Pour aller plus loin
Nous faisons donc tout ce qu'il faut pour atteindre notre objectif d'éliminer le paludisme au Ghana. Pour toutes les interventions, nous avons l'intention de lancer un projet pilote et d'en tirer des enseignements avant de le déployer à plus grande échelle. Par exemple, pour la chimio-prévention après la sortie de l'hôpital, nous avons lancé un projet pilote dans plusieurs établissements pour voir comment ça fonctionne et nous prendrons une décision cette année sur la base de ces résultats. En ce qui concerne l'administration massive de médicaments, nous avons mené une étude d'acceptabilité pour évaluer si la population accepterait de prendre les médicaments et par quels moyens nous devrions les administrer. Allons-nous faire appel à des infirmières de santé communautaire, à des pharmacies, ou devrions-nous établir un endroit particulier pour obtenir les médicaments ? La prochaine étape consiste à essayer d'obtenir les ressources nécessaires pour lancer un projet pilote dans un district. Nous ferons de même pour le traitement préventif intermittent chez les écoliers.
Quel est le principal défi qui reste à relever aujourd'hui ?
À l’heure actuelle, le principal défi reste l’accès aux ressources nécessaires pour maintenir et étendre nos interventions. La récente évolution de la politique de financement des États-Unis a eu un impact non seulement sur l’Initiative présidentielle contre le paludisme (PMI), mais aussi sur le Fonds mondial, qui en dépend en partie. Certaines de nos activités, anciennes comme nouvelles, pourraient en être affectées. La bonne nouvelle, c’est que le gouvernement ghanéen s’est engagé à combler ce manque, notamment en mobilisant des ressources nationales et en renforçant les partenariats avec le secteur privé.

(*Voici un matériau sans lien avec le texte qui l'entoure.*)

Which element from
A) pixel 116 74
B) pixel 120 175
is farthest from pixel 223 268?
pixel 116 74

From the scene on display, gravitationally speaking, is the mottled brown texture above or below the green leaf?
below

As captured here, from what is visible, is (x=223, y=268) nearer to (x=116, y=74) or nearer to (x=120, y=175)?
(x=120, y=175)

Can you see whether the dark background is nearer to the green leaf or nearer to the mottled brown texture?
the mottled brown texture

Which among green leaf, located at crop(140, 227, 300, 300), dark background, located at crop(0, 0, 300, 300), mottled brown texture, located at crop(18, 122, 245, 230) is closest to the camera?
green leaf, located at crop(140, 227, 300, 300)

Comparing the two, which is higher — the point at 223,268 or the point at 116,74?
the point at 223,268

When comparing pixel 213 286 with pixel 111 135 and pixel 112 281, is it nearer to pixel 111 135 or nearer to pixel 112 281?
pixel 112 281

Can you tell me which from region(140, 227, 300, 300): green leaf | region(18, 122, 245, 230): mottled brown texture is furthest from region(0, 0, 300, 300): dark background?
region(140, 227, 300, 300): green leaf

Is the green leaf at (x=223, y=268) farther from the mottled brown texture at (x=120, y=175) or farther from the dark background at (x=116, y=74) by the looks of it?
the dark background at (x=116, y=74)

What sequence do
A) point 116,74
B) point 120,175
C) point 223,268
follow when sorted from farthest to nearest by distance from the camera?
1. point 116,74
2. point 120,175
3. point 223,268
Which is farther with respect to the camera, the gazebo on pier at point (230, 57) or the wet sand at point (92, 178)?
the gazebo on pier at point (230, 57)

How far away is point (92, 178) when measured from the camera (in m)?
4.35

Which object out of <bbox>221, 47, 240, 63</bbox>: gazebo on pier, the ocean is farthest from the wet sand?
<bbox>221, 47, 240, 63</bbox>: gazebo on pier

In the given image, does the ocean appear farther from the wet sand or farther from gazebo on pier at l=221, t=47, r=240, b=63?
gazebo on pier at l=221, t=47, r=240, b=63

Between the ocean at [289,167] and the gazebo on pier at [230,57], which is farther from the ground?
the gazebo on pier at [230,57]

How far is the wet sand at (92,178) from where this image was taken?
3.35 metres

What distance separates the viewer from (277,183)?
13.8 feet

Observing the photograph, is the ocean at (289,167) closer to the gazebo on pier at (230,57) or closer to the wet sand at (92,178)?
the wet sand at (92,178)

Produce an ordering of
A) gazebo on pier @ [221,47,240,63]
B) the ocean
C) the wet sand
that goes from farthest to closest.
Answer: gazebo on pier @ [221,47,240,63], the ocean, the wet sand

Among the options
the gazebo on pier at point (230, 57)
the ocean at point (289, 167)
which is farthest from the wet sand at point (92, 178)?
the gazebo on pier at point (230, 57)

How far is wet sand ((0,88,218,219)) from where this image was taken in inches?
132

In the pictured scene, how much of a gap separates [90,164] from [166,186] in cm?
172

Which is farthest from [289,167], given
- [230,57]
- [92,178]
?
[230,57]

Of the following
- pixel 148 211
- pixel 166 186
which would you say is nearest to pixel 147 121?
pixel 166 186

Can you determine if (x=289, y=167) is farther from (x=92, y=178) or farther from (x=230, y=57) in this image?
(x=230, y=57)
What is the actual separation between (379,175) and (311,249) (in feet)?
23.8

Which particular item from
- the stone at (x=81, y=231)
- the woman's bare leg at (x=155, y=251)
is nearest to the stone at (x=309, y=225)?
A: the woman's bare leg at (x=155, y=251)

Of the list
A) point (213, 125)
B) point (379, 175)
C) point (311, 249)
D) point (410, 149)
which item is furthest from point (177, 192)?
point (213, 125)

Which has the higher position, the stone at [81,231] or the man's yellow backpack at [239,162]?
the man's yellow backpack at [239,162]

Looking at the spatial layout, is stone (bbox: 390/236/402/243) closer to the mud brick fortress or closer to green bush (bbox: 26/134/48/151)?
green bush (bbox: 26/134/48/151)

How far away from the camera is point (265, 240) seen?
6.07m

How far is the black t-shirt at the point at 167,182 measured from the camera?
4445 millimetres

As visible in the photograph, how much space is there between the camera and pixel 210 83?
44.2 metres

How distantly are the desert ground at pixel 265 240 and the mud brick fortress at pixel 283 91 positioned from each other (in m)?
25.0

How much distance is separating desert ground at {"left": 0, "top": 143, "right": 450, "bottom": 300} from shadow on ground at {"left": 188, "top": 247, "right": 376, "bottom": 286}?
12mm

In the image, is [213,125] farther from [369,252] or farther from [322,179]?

Mais il s’agit d’un défi important, pour lequel nous cherchons activement des solutions.
Un autre défi concerne l'utilisation des interventions. Par exemple, dans certains endroits, nous distribuons des moustiquaires à la population mais celle-ci ne les utilise pas forcément ou les utilise de manière inappropriée. Nous continuons toutefois à mener des actions de sensibilisation, à identifier les raisons de ce comportement et à chercher des moyens d'encourager les gens à adopter les bons réflexes. Nous explorons également d'autres options pour lutter contre les vecteurs. Comme ce problème se pose dans des zones très urbanisées, nous pourrions nous concentrer davantage sur la gestion des sources de larves, plutôt que sur la distribution de moustiquaires.